Discriminer, "c’est l’action de séparer, de distinguer des individus ou des groupes selon des critères sociaux particuliers. Le terme est le plus souvent utilisé pour désigner des formes de discriminations négatives, le racisme par exemple pour lequel les individus sont désignés selon leurs traits corporels et stigmatisés péjorativement[1]". En France, selon l’INSEE la notion d’étranger est fondée sur la nationalité, l’étranger est donc celui qui n’a pas la nationalité française, mais il peut l’acquérir. On peut donc devenir français par acquisition.

 

La culture politique et juridique française récuse tout dénombrement officiel en fonction des origines nationales, ethniques ou religieuses. Elle n’a jamais donné lieu à des mesures correctives de l’inégalité entre groupes organisés en tant que tels.

L’histoire politique de la France nous enseigne que la lutte contre les discriminations et le racisme a revêtu plusieurs formes dès les premières années de la révolution de 1789 à nos jours, avec comme toile de fond le principe de l’égalité. Depuis le milieu des années 2000 un glissement sémantique voire idéologique s’est opéré dans le vocable de la lutte contre les discriminations en y associant confusément deux concepts ou notions: la "promotion à l’égalité des chances" et la "diversité".

 

Toutefois, le principe d’égalité dans son acception de 1789 a exercé une grande influence sur l’organisation de la vie politique en France. Condorcet dans ses combats pour l’égalité y a puisé son inspiration fondée sur la lutte contre les inégalités mettant l’homme dans une situation d’asservissement. Il a ainsi dénoncé l’inégalité des droits des protestants et du statut des Juifs. Il a été le précurseur de la défense de la cause des Noirs et de l’abolition de l’esclavage. Condorcet a donc été le premier à inscrire son action dans la lutte pour l’égalité et le respect des femmes, notamment sur le plan politique. Il a défendu l’idée selon laquelle pour promouvoir l’égalité il faut également lutter contre les discriminations.

 

Sous la IIIe République le principe d’Egalité est associé à la notion de chance. L’action publique fondée sur l'éducation gratuite, laïque et obligatoire s’oriente alors vers la jeunesse et l'enfance considérées comme une cause nationale.

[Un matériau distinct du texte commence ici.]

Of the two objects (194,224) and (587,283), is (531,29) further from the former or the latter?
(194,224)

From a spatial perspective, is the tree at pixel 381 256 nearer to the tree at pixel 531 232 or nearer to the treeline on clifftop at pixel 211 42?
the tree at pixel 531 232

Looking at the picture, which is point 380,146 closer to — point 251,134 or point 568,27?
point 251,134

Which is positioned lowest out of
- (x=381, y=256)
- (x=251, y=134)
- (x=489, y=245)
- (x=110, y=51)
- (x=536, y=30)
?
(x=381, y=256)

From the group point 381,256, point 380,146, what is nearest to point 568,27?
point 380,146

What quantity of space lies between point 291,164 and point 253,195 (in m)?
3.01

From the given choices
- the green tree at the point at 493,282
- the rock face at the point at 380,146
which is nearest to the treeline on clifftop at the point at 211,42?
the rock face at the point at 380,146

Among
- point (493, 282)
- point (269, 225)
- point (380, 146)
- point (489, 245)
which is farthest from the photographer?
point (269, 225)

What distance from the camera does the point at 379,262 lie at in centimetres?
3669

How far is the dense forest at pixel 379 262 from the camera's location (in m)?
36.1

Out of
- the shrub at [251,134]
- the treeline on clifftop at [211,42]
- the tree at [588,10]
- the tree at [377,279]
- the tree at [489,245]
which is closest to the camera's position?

Il résulte que la mission assignée à l'école n’est pas de réduire les inégalités sociales mais de donner à chacun la chance de se faire une place dans la société.

 

En 1918, "les compagnons de l'université" ont lancé un grand projet de réforme de l'enseignement dans lequel l'école unique a été pensée comme un lieu de formation des citoyens afin qu'ils participent par leur travail et à hauteur de leurs capacités, à la prospérité générale. Ce projet qui a fait l’objet d’un débat important a donné naissance au concept "d'égalité des chances".

Ainsi la troisième République a fait de l’école un levier au service de la promotion de l’égalité des chances.

 

En 1940 dans une déclaration, le maréchal Pétain  a préconisé de  substituer aux principes égalitaires l'idée d'égalité des chances : "Le régime nouveau sera une hiérarchie sociale. Il ne reposera plus sur l'idée fausse de l'égalité naturelle des hommes mais sur l'idée nécessaire de l'égalité des “chances”, données à tous les Français de prouver leur aptitude à servir... Ainsi renaîtront les élites véritables que le régime passé a mis des années à détruire et qui constitueront les cadres nécessaires au développement du bien-être et de la dignité de tous ". 

 

De 1945 à 2004 la France a inscrit son action en faveur de l’égalité dans une double démarche d'assimilation et d’intégration en s’appuyant sur une législation abondante mais jamais respectée, notamment sur la reconnaissance des anciens esclaves comme citoyens à part entière, la reconnaissance formelle des anciens colonisés, l’égalité entre les femmes et les hommes, la lutte contre les discriminations liées au handicap, à l’origine à l’appartenance syndicales.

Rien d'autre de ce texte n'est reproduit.